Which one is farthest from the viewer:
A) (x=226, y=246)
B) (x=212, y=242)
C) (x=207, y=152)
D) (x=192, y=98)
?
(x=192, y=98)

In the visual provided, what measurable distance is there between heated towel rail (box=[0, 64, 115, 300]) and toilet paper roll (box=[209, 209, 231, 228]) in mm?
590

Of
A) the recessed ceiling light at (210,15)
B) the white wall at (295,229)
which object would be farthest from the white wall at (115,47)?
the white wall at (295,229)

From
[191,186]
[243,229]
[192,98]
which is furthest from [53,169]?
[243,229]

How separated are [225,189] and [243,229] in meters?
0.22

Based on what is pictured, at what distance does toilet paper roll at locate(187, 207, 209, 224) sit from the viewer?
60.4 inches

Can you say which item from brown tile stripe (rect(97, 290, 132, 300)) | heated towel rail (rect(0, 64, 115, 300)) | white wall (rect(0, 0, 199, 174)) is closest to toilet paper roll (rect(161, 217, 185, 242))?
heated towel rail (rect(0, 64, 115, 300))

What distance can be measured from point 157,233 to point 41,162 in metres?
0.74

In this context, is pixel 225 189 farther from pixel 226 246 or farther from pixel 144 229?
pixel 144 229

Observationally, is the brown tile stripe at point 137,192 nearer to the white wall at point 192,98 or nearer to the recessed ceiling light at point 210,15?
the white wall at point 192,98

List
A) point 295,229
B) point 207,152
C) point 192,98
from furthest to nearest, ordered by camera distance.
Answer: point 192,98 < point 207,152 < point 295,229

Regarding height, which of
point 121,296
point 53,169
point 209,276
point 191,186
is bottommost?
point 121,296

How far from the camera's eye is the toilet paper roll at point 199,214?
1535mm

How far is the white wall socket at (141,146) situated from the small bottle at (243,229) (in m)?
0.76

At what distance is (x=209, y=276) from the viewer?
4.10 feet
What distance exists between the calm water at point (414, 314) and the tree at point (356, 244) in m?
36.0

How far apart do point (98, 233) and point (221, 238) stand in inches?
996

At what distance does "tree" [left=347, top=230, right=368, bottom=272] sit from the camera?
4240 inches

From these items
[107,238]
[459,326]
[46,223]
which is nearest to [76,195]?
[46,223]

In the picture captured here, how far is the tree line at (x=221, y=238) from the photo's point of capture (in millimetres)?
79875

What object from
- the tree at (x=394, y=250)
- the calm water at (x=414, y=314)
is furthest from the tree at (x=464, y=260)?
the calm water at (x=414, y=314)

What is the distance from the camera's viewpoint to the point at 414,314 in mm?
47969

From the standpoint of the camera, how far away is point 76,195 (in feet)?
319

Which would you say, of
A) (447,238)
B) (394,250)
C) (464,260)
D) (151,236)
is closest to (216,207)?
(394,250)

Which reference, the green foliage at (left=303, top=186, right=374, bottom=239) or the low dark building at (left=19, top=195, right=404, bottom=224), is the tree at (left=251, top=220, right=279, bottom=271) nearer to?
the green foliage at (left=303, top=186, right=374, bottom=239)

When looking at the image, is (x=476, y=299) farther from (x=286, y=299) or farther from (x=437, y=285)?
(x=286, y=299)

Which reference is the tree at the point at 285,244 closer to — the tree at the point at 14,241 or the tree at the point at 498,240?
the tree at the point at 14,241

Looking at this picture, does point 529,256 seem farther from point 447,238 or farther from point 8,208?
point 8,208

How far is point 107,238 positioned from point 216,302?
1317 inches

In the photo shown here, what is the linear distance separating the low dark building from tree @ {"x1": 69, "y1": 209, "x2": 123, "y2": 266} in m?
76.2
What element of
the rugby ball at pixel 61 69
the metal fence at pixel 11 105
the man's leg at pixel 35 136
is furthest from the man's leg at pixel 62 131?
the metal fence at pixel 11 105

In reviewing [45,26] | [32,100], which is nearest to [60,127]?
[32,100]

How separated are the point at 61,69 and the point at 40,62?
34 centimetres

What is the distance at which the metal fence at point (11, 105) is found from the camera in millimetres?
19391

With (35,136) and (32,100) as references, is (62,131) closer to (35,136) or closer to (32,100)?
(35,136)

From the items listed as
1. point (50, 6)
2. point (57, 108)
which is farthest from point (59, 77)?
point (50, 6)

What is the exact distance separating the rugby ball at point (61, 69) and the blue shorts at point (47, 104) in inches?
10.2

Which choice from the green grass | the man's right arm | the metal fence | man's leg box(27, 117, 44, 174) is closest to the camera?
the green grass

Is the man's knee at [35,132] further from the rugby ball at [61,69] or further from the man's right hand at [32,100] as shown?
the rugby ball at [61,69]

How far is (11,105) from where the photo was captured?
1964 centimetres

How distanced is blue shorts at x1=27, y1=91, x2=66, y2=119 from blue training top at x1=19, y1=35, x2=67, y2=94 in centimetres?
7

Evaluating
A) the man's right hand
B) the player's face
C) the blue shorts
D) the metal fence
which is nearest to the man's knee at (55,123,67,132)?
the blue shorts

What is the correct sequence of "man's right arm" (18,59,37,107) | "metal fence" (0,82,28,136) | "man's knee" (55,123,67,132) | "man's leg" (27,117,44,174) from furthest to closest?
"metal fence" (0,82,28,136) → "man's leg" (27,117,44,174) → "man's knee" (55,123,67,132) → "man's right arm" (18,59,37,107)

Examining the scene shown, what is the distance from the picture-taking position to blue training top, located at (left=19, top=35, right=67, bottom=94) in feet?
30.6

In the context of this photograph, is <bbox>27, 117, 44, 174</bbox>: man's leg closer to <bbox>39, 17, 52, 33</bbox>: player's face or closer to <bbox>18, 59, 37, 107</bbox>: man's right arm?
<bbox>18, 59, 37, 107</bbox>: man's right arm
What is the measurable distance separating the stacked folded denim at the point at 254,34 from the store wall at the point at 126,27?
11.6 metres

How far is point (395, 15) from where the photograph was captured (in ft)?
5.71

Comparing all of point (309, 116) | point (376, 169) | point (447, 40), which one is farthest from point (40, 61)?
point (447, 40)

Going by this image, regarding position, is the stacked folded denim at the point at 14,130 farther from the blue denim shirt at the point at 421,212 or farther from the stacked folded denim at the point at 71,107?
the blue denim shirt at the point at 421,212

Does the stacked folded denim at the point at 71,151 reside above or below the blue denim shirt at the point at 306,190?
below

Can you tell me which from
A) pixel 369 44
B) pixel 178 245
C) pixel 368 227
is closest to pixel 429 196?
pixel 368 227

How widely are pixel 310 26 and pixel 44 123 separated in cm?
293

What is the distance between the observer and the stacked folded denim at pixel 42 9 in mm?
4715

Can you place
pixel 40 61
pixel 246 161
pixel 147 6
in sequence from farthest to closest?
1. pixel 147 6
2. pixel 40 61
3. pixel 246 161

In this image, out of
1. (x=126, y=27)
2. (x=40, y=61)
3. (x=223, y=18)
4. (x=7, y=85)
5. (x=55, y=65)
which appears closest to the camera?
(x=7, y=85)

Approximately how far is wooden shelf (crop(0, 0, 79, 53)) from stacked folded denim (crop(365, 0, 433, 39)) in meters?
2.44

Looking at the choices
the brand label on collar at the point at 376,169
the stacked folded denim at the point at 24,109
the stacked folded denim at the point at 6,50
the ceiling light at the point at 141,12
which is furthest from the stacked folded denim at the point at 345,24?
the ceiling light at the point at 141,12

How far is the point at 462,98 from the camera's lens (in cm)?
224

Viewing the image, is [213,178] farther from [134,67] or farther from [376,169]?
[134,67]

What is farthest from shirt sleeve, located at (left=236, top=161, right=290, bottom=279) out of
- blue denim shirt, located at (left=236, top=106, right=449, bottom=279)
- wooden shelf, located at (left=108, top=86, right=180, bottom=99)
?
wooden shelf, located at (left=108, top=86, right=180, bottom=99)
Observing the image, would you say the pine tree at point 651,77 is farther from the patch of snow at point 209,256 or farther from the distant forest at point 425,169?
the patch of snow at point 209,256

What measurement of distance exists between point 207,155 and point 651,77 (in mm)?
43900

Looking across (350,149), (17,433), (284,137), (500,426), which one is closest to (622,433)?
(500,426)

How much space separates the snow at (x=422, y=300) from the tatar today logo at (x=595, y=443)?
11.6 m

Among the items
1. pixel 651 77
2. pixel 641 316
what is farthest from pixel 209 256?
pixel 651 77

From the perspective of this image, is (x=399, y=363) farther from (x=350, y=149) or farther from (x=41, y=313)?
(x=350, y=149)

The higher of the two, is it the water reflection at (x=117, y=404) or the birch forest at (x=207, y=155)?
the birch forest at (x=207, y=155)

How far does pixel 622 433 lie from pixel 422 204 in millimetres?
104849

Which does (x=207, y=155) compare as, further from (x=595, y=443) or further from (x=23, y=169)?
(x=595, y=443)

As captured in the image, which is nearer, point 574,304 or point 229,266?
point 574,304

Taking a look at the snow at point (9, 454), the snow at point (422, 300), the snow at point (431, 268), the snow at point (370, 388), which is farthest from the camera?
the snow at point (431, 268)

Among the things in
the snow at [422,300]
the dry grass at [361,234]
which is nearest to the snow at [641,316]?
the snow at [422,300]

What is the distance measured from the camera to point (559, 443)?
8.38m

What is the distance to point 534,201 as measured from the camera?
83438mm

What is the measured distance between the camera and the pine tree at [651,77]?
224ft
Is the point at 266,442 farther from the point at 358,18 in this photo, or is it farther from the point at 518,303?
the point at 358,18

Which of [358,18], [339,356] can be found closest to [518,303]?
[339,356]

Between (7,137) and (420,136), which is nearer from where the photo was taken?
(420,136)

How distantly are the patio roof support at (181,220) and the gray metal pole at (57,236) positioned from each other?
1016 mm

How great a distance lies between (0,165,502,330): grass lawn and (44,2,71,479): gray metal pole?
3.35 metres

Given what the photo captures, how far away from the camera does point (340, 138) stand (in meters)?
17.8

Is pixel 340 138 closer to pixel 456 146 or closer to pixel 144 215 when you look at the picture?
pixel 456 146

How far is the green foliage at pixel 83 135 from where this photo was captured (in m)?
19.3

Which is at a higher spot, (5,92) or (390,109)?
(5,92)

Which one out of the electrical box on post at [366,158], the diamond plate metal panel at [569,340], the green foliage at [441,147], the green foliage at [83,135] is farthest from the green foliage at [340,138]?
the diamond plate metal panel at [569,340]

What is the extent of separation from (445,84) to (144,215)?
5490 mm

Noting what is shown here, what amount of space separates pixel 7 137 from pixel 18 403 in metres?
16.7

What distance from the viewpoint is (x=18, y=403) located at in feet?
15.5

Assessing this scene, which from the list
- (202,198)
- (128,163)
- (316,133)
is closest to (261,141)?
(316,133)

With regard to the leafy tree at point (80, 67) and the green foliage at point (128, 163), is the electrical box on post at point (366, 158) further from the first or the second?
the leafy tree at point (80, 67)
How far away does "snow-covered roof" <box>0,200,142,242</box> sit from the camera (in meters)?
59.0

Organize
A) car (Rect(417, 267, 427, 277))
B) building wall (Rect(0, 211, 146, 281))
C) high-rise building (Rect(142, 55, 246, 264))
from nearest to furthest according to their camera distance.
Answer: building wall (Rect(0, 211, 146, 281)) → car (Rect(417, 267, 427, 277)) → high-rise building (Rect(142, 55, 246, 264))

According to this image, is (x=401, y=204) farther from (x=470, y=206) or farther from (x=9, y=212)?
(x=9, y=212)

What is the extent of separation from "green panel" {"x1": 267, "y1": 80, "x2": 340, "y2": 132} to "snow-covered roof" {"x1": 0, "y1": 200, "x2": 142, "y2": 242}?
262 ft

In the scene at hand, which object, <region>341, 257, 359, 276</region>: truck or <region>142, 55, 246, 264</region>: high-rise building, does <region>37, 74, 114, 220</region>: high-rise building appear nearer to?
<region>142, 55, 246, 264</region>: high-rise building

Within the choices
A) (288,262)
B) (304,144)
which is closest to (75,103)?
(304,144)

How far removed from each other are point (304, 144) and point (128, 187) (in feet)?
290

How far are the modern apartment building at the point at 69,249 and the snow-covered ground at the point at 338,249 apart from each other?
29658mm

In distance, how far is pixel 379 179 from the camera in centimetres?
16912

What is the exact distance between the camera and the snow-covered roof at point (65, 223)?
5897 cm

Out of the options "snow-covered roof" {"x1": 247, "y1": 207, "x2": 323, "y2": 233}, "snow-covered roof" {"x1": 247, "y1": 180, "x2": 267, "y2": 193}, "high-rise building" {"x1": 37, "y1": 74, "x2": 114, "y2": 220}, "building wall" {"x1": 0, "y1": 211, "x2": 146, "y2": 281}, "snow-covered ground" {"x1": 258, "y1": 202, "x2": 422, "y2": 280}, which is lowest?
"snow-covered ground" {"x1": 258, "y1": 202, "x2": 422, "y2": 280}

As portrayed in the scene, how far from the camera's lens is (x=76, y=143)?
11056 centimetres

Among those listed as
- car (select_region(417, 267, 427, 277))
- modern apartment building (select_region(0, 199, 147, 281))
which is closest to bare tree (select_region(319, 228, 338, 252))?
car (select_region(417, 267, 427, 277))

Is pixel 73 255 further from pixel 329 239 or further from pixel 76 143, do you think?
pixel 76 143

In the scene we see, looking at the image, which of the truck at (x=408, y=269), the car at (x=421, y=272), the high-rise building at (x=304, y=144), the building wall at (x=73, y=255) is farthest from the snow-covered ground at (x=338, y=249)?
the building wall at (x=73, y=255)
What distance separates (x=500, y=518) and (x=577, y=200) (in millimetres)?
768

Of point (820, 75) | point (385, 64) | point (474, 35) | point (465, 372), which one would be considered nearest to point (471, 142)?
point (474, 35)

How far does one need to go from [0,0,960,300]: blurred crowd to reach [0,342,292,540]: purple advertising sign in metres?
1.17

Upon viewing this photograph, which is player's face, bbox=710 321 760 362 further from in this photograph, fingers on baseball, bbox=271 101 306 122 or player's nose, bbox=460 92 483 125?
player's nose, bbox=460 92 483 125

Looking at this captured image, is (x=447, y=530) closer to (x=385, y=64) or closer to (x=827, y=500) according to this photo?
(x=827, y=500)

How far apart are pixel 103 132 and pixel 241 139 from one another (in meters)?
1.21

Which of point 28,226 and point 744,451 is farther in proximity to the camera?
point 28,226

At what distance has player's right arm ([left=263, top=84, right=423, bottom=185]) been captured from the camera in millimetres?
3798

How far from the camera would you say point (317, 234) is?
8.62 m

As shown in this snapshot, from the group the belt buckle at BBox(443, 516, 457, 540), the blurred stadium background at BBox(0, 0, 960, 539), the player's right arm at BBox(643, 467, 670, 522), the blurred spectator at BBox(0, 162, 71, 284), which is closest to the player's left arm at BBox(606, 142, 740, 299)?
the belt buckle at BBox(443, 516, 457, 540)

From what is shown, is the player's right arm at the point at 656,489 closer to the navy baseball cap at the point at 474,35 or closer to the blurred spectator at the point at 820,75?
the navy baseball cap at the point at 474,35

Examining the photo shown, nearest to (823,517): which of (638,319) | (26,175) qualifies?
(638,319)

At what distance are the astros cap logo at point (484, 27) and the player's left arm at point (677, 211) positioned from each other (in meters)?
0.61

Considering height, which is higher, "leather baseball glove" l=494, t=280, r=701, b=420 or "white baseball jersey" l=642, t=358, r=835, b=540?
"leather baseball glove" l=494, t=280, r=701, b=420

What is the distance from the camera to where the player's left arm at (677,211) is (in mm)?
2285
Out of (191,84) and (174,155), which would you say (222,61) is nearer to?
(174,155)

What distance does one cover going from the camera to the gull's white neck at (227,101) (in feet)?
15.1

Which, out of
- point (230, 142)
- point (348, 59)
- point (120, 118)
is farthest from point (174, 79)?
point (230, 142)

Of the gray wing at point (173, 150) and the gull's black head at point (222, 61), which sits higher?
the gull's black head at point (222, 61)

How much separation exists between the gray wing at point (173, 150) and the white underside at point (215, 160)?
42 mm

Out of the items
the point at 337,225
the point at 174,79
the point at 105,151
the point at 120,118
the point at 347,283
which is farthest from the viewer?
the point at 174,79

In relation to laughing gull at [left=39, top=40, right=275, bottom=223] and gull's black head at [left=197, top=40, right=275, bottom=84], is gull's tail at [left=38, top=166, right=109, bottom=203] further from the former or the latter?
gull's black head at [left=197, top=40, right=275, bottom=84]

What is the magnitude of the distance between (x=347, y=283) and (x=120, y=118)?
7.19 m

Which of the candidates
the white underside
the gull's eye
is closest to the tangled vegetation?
──────────────────────────────
SHORT TASK - Quote exactly what appears from the line containing "Which, out of" through the final line of the listing above, including both of those lines.

OUTPUT BELOW -
Which, out of
- point (230, 142)
- point (348, 59)
- point (120, 118)
is farthest from point (174, 79)?
point (230, 142)

Of the gray wing at point (173, 150) and the gull's black head at point (222, 61), which sits higher?
the gull's black head at point (222, 61)

How much separation exists between the gray wing at point (173, 150) and the white underside at point (215, 160)?
42 mm

Out of the items
the point at 337,225
the point at 174,79
the point at 105,151
the point at 120,118
the point at 347,283
which is farthest from the viewer?
the point at 174,79

In relation to laughing gull at [left=39, top=40, right=275, bottom=223] and gull's black head at [left=197, top=40, right=275, bottom=84], is gull's tail at [left=38, top=166, right=109, bottom=203] further from the former or the latter?
gull's black head at [left=197, top=40, right=275, bottom=84]

What is the magnitude of the distance between (x=347, y=283) and (x=120, y=118)?
7.19 m

Which of the candidates
the white underside
the gull's eye
is closest to the tangled vegetation?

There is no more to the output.